Demikianlah sekelumit peran perempuan dalam dunia politik Indonesia masa lalu.
Namun, di balik gambaran status sosial yang tinggi di dunia politik tradisional itu, kita juga
akan mendapat gambaran sebaliknya. Citra perempuan sebagai mahluk kelas dua, konco
wingking, dapat kita kenali dari bebagai historiografi tradisional yang ada di Indonesia.
Penulis mengambil contoh dari historiografi tradisional yang ada di Tatar Sunda, yang sudah
penulis dalami selama ini.
Status sosial perempuan Sunda pada abad ke-19 antara lain tersirat dalam salah satu
historiografi tradisional yang berjudul Sajarah Sukapura. Karya yang ditulis pada tahun
1886 oleh Raden Kanduruan Kertinagara (1835-1915) alias Haji Abdullah Soleh, mantan
Wedana Manonjaya ini berisi kisah para leluhur Sukapura, ceritera Dipati Ukur, dan
pemerintahan para bupati Sukapura sejak yang pertama hingga bupati ke-12, yaitu Bupati
R.A.A Wirahadiningrat (1875-1906).
Ada bagian yang menarik dalam karya ini yang berkaitan dengan perempuan, yaitu
pada bagian VIII. Pada bagian ini dikisahkan tentang tiga orang anak buah Dipati Ukur, yang
bernama Wirawangsa, Samahita, dan Astramanggala. Ketiga orang ini dianugerahi kebebasan
dari tugas dan kewajiban oleh Sultan Mataram, karena mereka dianggap berjasa dalam
penangkapan Dipati Ukur yang dianggap berkhianat kepada Sultan Mataram. Akan tetapi
ketiganya merasa tidak puas atas anugerah itu. Lalu ketiga orang itu sepakat untuk
mempersembahkan tiga orang gadis cantik kepada Sultan Mataram. Ternyata sultan merasa
senang atas persembahan itu, dan sebagai imbalan atas kesetiaan mereka, ketiganya
kemudian diangkat menjadi mantri agung (setingkat bupati). Jelaslah bahwa di sini
perempuan dianggap sama dengan benda yang bisa dipersembahkan sebagai upeti .
Kaum menak (pria) hingga perempatan ketiga abad ke-19, mempunyai suatu tradisi
yang disebut nyanggrah.
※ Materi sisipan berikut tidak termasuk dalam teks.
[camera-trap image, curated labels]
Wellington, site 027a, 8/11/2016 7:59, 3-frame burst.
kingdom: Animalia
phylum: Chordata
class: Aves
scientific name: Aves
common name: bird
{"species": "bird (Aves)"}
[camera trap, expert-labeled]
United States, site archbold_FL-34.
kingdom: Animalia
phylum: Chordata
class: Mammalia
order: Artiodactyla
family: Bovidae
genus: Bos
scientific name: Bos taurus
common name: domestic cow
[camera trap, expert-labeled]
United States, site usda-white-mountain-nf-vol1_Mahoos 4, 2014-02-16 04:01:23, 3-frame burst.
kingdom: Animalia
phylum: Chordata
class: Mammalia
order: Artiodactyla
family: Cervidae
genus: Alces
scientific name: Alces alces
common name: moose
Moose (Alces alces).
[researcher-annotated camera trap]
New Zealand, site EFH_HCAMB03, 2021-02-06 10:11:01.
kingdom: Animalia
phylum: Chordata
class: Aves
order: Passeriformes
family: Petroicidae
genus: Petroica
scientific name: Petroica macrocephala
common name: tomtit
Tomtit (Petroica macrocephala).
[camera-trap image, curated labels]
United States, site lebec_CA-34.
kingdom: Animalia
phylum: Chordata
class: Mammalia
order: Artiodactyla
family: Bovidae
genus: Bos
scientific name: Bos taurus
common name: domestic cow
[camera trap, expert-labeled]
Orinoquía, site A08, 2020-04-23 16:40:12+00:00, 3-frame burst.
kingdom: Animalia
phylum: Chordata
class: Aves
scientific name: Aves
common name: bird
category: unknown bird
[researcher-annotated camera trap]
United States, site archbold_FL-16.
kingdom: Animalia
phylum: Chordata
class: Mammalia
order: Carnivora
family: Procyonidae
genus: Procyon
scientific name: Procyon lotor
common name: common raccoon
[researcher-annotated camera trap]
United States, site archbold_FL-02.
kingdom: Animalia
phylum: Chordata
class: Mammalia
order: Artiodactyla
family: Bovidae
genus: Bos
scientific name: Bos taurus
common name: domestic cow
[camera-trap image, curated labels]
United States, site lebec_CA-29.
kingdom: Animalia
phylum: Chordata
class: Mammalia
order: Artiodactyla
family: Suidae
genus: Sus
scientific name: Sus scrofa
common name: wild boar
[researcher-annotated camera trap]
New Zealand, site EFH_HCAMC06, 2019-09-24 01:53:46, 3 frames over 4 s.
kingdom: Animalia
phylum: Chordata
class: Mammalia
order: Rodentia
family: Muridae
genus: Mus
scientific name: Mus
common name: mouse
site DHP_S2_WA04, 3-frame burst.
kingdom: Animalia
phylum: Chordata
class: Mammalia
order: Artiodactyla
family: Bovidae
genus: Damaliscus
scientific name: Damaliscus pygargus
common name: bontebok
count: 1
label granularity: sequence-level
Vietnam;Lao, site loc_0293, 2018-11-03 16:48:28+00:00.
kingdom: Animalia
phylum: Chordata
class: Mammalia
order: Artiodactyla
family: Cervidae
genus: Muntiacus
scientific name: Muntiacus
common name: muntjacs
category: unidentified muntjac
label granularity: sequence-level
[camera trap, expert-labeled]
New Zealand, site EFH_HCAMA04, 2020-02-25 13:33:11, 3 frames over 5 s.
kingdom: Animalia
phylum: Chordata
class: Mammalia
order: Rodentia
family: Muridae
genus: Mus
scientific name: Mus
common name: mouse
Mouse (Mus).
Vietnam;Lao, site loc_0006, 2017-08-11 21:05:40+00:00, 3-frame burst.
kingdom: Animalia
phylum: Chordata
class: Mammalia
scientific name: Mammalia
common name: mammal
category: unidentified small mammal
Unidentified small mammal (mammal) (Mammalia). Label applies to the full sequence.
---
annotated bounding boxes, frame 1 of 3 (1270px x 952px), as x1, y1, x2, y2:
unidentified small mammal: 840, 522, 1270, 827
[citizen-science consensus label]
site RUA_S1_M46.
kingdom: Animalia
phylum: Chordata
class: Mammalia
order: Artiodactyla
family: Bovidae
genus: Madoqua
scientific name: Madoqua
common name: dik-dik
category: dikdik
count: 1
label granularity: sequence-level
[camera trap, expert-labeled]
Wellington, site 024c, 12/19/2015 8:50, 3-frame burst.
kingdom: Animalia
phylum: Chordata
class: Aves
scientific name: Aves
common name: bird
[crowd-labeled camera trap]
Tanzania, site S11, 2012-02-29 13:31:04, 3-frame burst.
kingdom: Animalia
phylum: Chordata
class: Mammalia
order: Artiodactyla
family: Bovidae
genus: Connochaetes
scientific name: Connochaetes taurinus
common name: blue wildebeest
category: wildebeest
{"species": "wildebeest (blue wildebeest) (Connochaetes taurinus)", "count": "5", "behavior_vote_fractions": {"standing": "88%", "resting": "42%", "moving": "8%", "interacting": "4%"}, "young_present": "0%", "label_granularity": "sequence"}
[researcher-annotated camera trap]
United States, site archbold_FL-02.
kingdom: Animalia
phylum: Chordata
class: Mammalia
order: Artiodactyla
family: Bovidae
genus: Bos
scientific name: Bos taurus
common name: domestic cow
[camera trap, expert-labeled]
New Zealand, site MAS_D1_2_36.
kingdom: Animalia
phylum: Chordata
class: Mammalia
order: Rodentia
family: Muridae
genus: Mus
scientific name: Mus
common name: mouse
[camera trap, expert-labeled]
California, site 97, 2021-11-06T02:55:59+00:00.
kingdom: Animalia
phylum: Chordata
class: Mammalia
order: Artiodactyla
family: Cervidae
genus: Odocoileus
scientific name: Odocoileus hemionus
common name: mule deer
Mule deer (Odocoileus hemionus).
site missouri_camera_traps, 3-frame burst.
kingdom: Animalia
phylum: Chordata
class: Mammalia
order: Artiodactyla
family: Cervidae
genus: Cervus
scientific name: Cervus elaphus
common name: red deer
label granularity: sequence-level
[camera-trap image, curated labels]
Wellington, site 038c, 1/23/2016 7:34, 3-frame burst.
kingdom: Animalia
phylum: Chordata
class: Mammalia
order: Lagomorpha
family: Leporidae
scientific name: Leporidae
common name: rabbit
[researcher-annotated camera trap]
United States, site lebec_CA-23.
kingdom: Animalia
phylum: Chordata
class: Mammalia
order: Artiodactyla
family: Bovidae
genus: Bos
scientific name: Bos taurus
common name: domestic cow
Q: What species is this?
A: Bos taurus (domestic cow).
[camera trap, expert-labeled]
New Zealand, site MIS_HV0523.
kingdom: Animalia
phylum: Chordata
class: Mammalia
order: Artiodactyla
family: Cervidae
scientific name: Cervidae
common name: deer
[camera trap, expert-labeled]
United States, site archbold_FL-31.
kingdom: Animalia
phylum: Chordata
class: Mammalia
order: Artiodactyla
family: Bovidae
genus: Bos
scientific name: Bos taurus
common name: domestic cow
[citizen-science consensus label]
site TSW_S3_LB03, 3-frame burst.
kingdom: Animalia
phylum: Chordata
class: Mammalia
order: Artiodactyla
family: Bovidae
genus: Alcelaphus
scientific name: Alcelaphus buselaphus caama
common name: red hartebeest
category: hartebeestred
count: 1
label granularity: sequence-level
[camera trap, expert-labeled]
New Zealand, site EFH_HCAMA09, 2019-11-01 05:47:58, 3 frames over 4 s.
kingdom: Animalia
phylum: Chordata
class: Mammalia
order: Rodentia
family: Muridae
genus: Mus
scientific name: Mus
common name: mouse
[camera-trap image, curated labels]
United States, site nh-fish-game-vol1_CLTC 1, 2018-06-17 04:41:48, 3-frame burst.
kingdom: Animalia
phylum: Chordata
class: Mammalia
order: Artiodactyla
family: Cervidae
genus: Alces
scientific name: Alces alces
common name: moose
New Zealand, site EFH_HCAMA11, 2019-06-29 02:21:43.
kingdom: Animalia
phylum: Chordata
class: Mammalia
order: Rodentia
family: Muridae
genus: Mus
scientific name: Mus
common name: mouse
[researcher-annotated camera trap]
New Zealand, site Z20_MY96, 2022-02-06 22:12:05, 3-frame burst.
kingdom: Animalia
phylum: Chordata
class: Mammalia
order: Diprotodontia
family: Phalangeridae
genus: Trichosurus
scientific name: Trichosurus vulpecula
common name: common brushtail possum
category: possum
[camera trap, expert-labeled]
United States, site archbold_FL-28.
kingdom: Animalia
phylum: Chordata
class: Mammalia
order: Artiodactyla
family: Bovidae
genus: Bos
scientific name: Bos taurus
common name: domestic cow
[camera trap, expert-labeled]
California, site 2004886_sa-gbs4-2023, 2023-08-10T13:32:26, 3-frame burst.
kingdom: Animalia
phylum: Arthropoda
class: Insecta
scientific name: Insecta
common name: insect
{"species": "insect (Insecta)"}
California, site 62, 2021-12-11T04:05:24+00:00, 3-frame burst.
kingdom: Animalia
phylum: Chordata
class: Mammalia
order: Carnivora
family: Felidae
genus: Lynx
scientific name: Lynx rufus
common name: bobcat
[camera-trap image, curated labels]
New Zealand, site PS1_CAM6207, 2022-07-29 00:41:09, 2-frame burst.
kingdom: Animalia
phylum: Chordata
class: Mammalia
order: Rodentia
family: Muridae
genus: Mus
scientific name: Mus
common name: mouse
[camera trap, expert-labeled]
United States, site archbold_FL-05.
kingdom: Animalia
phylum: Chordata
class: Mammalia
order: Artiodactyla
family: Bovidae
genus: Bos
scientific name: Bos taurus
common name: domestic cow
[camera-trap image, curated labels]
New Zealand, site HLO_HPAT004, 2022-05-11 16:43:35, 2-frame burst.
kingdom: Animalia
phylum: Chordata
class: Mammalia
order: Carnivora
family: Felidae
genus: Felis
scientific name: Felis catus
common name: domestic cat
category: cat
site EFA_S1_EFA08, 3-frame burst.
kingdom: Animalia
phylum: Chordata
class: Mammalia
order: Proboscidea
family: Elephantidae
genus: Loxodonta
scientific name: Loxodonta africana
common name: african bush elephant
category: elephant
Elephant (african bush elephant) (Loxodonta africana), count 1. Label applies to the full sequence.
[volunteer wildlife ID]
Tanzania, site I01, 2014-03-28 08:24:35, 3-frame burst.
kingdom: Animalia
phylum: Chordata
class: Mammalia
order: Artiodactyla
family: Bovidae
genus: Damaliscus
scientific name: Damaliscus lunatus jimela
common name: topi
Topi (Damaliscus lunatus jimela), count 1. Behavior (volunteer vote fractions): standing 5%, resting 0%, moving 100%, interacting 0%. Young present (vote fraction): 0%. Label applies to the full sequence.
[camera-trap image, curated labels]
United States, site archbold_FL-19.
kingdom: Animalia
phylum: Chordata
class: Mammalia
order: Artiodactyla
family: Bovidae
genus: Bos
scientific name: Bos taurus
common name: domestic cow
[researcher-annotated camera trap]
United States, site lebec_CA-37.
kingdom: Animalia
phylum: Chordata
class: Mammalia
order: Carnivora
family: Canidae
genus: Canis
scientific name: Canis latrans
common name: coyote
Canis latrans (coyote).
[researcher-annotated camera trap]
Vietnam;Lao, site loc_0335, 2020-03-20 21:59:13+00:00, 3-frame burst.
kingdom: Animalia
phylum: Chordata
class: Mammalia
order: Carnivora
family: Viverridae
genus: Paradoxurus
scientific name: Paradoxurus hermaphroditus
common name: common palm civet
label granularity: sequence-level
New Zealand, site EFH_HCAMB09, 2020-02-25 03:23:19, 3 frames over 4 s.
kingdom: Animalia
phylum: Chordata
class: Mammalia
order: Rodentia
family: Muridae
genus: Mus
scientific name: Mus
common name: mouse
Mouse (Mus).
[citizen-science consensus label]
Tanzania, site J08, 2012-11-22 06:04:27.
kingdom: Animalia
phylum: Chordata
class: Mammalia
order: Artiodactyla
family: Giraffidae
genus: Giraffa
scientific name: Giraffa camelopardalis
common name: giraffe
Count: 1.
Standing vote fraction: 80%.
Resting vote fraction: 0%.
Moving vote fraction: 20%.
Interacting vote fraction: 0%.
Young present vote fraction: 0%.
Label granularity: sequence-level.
Bila menginginkan seekor kuda milik rakyat (somah), sang menak
cukup menggunting bulu surai kuda tersebut, maka kuda tersebut sudah beralih pemilik. Bila
mereka mengadakan perjalanan ke desa (turne), kemudian melihat seorang gadis cantik,
cukup baginya mengatakan “Anak gadis siapa itu?” maka sejak saat itu si gadis sudah bisa
dipastikan akan menjadi miliknya. Hal ini mencerminkan betapa besar kekuasaan kaum
menak dahulu, sekaligus mencerminkan betapa rendahnya kedudukan perempuan yang
dianggap sama dengan kuda atau ternak lainnya. Ada kisah tragis berkaitan dengan kebiasaan
nyanggrah ini. Bupati Cianjur, yang kemudian dikenal sebagai Dalem Dicondre, mengalami
nasib buruk karena ia menginginkan seorang gadis desa yang cantik tapi sudah punya
tunangan. Tunangan si gadis, tidak mau menerima perlakuan dalem-nya, dan ia nekad
membunuh sang dalem dengan menggunakan condre (sejenis badik) hingga tewas. Akhirnya
bupati tersebut dikenal sebagai Dalem Dicondre. Kisah ini bisa dibaca dalam Sajarah
Cikundul.
Dalam Wawacan Carios Munada, dikisahkan tentang salah seorang Bupati Bandung
pada abad ke-19 yang memiliki begitu banyak selir. Konon, jumlahnya sampai ratusan orang.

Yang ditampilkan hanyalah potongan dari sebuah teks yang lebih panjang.